__TO DO__
Write out the data below exactly as given, without any of its pictures.

__DATASET SECTION__
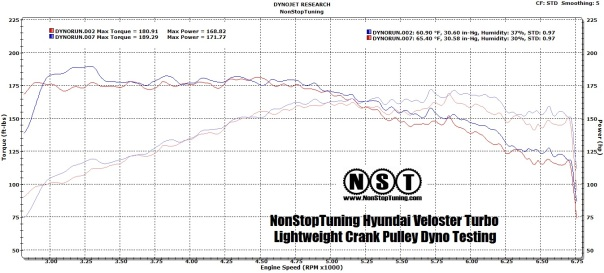 NST Veloster Turbo Dyno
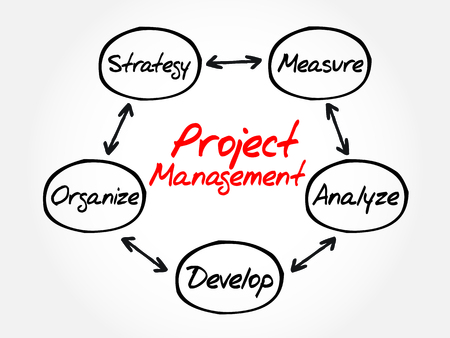 engineering design: Project Management process mind map, business concept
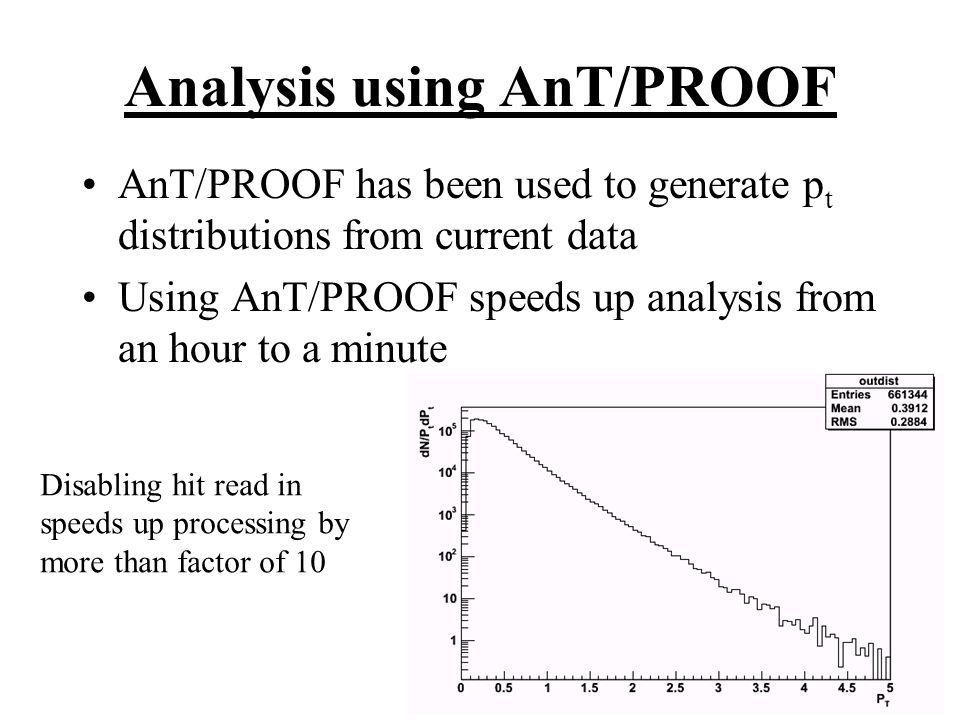 Analysis using AnT/PROOF AnT/PROOF has been used to generate p t distributions from current data Using AnT/PROOF speeds up analysis from an hour to a minute Disabling hit read in speeds up processing by more than factor of 10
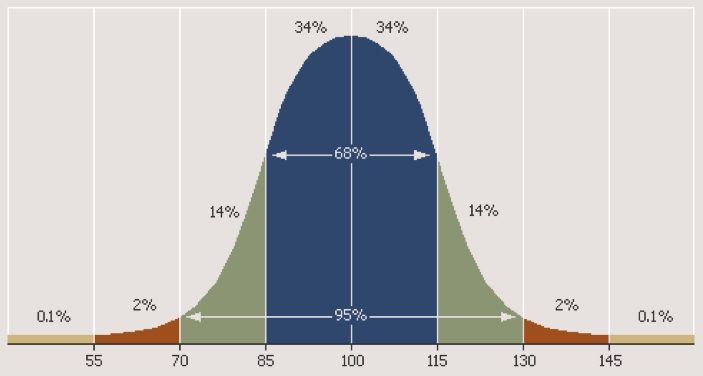 IQ scores and the Bell Curve Learning disabilities and Homeschool - iq chart template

__FINISHED EXERCISE__
 NST Veloster Turbo Dyno
 engineering design: Project Management process mind map, business concept
 Analysis using AnT/PROOF AnT/PROOF has been used to generate p t distributions from current data Using AnT/PROOF speeds up analysis from an hour to a minute Disabling hit read in speeds up processing by more than factor of 10
 IQ scores and the Bell Curve Learning disabilities and Homeschool - iq chart template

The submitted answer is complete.